Slipping into Clothes & Beds like a Second Skin

Slipping into Clothes & Beds like a Second Skin 
“The Most Dangerous Game” by Richard Connell is a short story about the pleasure of the hunt and how consuming it can become. Rainsford quickly finds himself playing the role of a hunted animal after falling off a yacht and being tossed around by the sea overnight until swimming ashore a private island assumed by many to be the home of cannibals. He is no longer the world-renowned hunter with little remorse towards his game, but instead, Rainsford becomes prey himself after meeting General Zaroff, a man seeking a more satisfying opponent to hunt. Connell raises a question about humanity in “The Most Dangerous Game” through the intentional indeterminant ending causing readers to ponder the character progression of Rainsford. While readers do not know what happens to Rainsford, Connell implies that he has assumed the role of General Zaroff and now seeks a more pleasurable hunt as well. Rainsford’s values have become the same as General Zaroff’s.
Early in ‘ The Most Dangerous Game’ General Zaroff makes the passive comment and easy to overlook claim “You will find that my clothes will fit you, I think” (72). This sentence by Zaroff immediately keys the reader into knowing something more is going on than what is seen on the surface. Zaroff is right; his clothing does fit Rainsford correctly. It is highly unlikely that these two men are the same size and stature. Connell uses the fact that clothing is a personal item to reflect the similarities between the two men. Clothing typically reflects individuality, so when Rainsford and Zaroff can wear the same size, Connell is making the argument that they are the same kind of man. Both Rainsford and Zaroff enjoy the power and control that comes with hunting. Both men view hunting as a cure to boredom, and in varying degrees, both Rainsford and Zaroff hold little to no regard to the lives of their prey. Connell does not imply that General Zaroff has been waiting for Rainsford with clothes ready. Instead, Connell expresses the Rainsford can slip into the clothing provided by Zaroff as a second skin. It comes naturally and easy to him. These actions show that Rainsford’s character is already being manipulated to become more like General Zaroff.

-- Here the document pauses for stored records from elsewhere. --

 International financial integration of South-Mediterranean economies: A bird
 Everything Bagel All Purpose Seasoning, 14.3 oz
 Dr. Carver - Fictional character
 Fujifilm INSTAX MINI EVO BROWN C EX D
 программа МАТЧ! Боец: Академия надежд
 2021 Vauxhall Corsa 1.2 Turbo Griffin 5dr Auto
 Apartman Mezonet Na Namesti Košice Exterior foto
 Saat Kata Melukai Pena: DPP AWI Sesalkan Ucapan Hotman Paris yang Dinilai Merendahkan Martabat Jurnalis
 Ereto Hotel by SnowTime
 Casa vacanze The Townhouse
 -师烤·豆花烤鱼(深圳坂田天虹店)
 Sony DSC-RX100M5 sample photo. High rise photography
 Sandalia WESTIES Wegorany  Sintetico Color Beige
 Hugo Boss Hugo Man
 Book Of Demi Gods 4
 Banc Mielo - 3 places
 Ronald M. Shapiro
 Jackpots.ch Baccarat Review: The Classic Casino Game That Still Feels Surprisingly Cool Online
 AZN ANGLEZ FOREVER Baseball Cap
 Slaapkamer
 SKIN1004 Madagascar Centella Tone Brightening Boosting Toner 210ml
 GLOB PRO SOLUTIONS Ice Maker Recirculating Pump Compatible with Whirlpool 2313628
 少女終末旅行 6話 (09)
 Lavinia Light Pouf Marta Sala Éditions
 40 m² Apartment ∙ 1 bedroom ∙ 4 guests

Connell furthers the point that Zaroff and Rainsford are the same type of man through the line “I am still a beast at bay… Get ready General Zaroff “,(85). If Rainsford had not made this statement, the reader could create a happy ending instead of the disturbing thought provoking one that implies Rainsford being the predecessor to General Zaroff. This dangerous game cannot end happily for anyone involved. Though the author does not directly state it, the conclusion readers come to is that Rainsford did not plan to leave the island. He wants revenge, but more importantly, Rainsford wants to have had a successful hunt. Either the hunter or the prey must die. It is impossible for the two to both walk away unscathed. Through this Connell shows that society is rapid to condemn others for their actions, but in times of stress, it is easy to morph one’s action into that of the condemned man.  Rainsford calls General Zaroff a murderer, but later becomes one himself.
Connell creates an indeterminant ending by having Rainsford say,” He had never slept in a better bed ” (85). The reader does not know for certain if Rainsford ever made it off of the island or if he went on to continue the hunt of man as Zaroff did before him. It is implied that Rainsford has become like Zaroff. There are other beds in the house, but Rainsford decides to sleep in Zaroff’s. Zaroff is dead, so someone must assume his position. This shift in Rainsford’s character is shown as a tangible change through this line. Rainsford started in his own bed as man with questionable morals, but ended in the bed of the corrupt murderer General Zaroff. It is important to consider that Rainsford got a good night’s rest after killing General Zaroff, while for any other man that peaceful sleep would be impossible. Rainsford believes that he has never slept in a better bed, through this Connell clearly expresses that Rainsford now understands why Zaroff hunted man. He does not feel remorse or question his humanity. Rainsford no longer sees Zaroff as a monster, because he himself has lost his humanity.
Even the title “The Most Dangerous Game”, hints that Rainsford and Zaroff are the same. Zaroff was playing a physically dangerous game with the stake of death on the line, but more important the game is dangerous because it creates a cycle. It is dangerous to hunt animals as Rainsford did, but hunting man created a toxic cycle. Being able to strike fear into the heart of any living thing on earth is powerful, being able to outsmart something as cunning as man is even more so. The title “The Most Dangerous Game”, causes readers to ponder what their own game is and whether one is more like General Zaroff or Rainsford. Society defines itself in many different ways without taking the time to wander what complex identity people are stepping into. While this may not be the type of animal or choice of hunting weapon, the “game” can present itself clearly in our technological age anything from rapidly spreading hate propaganda to making death threats online. Because of the indeterminant ending, Connell urges readers to think more about their humanity and at what point they become just as evil as the one they condemned.